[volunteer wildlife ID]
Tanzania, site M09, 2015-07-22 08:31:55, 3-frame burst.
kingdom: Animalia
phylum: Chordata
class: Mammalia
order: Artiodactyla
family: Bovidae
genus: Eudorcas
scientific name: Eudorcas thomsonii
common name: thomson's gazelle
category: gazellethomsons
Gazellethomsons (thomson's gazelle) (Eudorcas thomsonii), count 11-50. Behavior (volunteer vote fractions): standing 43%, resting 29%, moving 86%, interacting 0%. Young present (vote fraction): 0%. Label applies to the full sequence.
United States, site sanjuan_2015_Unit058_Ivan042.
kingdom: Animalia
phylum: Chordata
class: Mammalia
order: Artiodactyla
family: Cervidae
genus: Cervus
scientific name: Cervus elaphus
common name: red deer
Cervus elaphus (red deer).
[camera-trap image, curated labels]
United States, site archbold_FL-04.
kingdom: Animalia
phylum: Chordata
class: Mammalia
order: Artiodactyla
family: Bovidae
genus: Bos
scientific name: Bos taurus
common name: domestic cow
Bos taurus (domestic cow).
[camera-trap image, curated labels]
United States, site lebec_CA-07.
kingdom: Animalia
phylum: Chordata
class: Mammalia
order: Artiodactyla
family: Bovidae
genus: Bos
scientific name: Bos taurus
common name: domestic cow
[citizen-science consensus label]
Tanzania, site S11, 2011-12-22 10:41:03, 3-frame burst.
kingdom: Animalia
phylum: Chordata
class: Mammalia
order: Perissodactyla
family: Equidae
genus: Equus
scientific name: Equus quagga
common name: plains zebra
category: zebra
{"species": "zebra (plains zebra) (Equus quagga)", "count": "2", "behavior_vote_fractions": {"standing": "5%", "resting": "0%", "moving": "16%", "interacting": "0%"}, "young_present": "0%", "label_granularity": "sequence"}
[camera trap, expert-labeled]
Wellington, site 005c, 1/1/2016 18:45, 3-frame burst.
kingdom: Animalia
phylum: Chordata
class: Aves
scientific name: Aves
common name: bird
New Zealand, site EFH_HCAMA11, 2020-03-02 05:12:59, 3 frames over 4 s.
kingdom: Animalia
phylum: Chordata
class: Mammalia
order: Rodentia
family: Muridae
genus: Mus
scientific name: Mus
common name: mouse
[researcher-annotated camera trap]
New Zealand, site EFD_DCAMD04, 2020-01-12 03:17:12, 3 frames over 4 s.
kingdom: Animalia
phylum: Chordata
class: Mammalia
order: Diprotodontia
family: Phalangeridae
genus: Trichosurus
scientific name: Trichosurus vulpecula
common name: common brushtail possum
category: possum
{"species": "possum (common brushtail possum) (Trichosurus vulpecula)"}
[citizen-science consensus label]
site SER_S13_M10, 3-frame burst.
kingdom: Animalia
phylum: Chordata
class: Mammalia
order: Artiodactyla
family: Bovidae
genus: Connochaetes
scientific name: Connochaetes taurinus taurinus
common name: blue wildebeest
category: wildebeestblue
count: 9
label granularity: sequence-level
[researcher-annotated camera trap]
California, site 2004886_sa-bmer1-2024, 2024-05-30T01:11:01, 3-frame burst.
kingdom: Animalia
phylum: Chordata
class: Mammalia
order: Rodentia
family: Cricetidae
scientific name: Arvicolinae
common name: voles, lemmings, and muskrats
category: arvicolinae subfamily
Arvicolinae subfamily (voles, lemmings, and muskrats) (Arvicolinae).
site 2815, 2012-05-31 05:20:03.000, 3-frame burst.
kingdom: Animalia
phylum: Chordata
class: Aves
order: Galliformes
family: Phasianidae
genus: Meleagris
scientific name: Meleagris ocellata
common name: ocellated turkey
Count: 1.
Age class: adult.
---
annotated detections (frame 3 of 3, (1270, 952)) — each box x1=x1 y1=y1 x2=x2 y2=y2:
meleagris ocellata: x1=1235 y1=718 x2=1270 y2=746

Work required :: Among the records above, extract exactly the lines from the line with "scientific name: Cervus elaphus" to the line with "category: zebra", both lines included, and leave out the rest.

Answer to this problem ::
scientific name: Cervus elaphus
common name: red deer
Cervus elaphus (red deer).
[camera-trap image, curated labels]
United States, site archbold_FL-04.
kingdom: Animalia
phylum: Chordata
class: Mammalia
order: Artiodactyla
family: Bovidae
genus: Bos
scientific name: Bos taurus
common name: domestic cow
Bos taurus (domestic cow).
[camera-trap image, curated labels]
United States, site lebec_CA-07.
kingdom: Animalia
phylum: Chordata
class: Mammalia
order: Artiodactyla
family: Bovidae
genus: Bos
scientific name: Bos taurus
common name: domestic cow
[citizen-science consensus label]
Tanzania, site S11, 2011-12-22 10:41:03, 3-frame burst.
kingdom: Animalia
phylum: Chordata
class: Mammalia
order: Perissodactyla
family: Equidae
genus: Equus
scientific name: Equus quagga
common name: plains zebra
category: zebra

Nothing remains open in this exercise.